Votre objectif: Recopiez intégralement, s'il vous plaît, l'extrait ci-dessous sur la subvention des produits de première nécessité en Algérie, sans rien y changer.

___ Extrait de page ___

Subvention des produits de première nécessité en Algérie : vers une nouvelle méthode

Algérie – Le dernier Conseil des ministres a proposé une nouvelle méthode concernant la subvention des produits de première nécessité. Dzair Daily vous en dit plus, ce mercredi 15 septembre 2021.

La dernière réunion des ministres s’est tenue dans le cadre de la présentation du nouveau plan d’action gouvernemental. Une stratégie qui a pour but, dans la théorie, d’améliorer et de soutenir la situation financière et économique du pays qui est, pour rappel, pas très flatteuse actuellement. C’est pourquoi, des responsables ont opté pour l’idée de revoir la méthode relative à la subvention des produits de grande consommation en Algérie.

___ Jeu de données ___

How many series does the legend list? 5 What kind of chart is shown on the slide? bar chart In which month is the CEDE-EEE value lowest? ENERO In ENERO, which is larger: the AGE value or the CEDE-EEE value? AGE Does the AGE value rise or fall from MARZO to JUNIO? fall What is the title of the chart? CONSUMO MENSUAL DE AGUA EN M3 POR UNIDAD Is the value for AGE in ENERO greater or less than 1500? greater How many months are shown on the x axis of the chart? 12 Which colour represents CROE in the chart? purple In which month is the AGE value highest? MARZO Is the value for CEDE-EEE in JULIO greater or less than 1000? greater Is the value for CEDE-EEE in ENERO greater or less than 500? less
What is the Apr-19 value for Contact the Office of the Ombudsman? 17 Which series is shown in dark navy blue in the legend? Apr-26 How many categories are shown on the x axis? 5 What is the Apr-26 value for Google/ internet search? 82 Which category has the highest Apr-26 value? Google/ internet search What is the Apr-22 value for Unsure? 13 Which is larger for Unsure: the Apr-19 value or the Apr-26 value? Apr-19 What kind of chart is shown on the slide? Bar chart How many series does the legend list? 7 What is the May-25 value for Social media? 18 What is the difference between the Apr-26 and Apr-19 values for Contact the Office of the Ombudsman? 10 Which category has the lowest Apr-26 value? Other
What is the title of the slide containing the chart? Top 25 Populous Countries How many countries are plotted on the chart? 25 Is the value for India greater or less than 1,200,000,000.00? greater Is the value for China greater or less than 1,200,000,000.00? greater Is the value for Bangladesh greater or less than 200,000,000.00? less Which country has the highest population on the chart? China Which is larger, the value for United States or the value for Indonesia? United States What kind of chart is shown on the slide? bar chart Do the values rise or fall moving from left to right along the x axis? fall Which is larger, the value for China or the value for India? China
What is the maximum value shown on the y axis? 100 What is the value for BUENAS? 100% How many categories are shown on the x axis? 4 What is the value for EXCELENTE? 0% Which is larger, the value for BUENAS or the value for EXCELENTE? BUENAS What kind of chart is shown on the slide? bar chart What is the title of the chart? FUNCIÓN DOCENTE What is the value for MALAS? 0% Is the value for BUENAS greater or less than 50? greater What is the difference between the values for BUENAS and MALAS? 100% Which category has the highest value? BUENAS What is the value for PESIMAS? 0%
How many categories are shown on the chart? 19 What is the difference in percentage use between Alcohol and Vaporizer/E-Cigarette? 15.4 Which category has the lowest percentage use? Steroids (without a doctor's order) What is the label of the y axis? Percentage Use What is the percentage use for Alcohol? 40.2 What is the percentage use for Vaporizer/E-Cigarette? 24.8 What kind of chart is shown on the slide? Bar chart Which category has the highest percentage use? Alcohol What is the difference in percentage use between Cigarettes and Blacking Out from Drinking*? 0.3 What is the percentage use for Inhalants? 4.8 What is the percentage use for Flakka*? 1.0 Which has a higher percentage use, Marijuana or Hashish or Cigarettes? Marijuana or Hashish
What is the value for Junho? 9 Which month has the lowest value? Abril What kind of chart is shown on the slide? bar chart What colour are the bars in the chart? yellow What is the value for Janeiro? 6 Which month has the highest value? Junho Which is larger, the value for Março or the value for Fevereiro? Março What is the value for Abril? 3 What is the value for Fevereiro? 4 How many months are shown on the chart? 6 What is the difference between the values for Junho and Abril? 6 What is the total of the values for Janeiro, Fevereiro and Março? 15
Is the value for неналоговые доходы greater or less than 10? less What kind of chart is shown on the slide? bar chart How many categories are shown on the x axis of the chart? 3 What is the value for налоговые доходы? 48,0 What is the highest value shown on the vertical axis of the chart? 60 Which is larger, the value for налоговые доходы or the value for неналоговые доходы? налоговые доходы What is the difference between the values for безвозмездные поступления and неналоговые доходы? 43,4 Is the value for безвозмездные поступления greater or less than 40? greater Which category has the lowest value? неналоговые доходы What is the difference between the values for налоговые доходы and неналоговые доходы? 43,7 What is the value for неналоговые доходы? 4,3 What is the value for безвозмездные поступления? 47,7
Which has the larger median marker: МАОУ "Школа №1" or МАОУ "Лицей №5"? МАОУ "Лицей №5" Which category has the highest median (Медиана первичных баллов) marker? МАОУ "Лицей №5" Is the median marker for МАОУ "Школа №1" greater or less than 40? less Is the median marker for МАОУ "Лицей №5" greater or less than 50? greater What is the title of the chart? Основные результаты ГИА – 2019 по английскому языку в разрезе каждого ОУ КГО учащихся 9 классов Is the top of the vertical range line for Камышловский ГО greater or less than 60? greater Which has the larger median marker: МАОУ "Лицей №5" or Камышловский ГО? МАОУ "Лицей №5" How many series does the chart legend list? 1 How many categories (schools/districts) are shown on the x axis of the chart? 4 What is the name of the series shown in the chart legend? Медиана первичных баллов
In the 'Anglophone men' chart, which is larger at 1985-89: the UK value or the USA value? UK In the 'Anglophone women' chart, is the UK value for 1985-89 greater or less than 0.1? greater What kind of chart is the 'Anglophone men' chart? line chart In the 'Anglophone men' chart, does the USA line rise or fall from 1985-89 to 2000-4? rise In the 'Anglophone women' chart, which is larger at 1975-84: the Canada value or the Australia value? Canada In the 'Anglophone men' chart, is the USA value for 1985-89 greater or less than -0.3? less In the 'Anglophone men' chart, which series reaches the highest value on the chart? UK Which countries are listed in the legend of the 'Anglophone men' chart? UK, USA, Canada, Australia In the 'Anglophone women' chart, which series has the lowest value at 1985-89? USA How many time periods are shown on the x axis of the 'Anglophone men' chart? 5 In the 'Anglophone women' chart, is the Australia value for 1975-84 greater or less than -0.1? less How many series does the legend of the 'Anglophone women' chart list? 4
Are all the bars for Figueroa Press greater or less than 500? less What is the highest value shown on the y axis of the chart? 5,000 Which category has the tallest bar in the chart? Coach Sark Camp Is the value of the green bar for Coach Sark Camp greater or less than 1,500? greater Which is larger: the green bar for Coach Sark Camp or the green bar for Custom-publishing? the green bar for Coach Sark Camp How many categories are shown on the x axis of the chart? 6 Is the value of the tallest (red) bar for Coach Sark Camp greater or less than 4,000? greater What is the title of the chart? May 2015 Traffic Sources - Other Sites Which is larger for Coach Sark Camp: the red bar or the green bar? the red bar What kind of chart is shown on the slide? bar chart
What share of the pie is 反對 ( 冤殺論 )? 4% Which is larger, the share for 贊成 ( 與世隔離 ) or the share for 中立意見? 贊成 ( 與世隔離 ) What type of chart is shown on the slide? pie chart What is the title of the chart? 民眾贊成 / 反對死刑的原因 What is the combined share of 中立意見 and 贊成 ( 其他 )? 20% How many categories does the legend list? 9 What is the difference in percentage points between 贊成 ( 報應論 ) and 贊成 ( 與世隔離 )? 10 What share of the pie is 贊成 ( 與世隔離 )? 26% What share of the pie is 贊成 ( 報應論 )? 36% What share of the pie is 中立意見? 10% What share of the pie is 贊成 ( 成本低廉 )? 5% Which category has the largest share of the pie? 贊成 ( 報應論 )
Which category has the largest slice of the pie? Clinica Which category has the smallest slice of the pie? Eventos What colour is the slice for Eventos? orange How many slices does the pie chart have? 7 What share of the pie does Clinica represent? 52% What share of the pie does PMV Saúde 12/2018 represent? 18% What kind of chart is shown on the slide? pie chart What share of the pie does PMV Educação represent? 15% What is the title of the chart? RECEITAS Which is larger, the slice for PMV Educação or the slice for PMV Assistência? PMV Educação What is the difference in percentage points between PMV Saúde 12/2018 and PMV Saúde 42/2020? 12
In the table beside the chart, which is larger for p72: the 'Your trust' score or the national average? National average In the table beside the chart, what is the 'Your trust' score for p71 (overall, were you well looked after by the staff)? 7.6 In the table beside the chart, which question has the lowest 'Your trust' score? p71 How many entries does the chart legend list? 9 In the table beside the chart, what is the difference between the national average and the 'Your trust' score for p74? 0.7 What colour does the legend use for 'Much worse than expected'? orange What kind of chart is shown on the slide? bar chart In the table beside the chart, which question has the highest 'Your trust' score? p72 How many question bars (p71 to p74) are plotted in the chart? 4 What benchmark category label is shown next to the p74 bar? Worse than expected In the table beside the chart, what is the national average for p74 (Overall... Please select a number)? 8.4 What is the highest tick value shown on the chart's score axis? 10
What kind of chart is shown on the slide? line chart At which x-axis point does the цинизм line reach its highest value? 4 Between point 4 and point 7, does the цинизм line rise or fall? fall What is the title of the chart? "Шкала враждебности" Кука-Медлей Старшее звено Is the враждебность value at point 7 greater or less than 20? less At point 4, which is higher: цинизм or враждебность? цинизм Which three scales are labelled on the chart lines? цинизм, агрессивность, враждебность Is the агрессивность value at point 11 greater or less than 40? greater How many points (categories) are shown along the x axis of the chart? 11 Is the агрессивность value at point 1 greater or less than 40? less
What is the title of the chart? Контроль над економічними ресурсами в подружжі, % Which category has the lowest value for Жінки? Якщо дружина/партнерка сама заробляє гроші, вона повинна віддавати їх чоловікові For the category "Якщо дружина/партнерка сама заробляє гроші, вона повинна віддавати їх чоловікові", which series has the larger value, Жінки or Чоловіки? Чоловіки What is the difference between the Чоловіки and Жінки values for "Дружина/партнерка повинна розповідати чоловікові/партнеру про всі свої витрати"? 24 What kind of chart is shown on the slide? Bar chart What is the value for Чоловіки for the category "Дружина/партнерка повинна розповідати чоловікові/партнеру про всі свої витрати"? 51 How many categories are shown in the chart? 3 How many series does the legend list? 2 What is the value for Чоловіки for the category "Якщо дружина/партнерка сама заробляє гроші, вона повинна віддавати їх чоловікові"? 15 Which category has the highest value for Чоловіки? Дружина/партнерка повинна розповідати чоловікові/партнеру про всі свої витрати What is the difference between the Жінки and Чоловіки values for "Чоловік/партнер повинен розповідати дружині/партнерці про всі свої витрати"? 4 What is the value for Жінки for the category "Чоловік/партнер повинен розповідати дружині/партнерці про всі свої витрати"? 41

___

Réponse rédigée:
Subvention des produits de première nécessité en Algérie : vers une nouvelle méthode

Algérie – Le dernier Conseil des ministres a proposé une nouvelle méthode concernant la subvention des produits de première nécessité. Dzair Daily vous en dit plus, ce mercredi 15 septembre 2021.

La dernière réunion des ministres s’est tenue dans le cadre de la présentation du nouveau plan d’action gouvernemental. Une stratégie qui a pour but, dans la théorie, d’améliorer et de soutenir la situation financière et économique du pays qui est, pour rappel, pas très flatteuse actuellement. C’est pourquoi, des responsables ont opté pour l’idée de revoir la méthode relative à la subvention des produits de grande consommation en Algérie.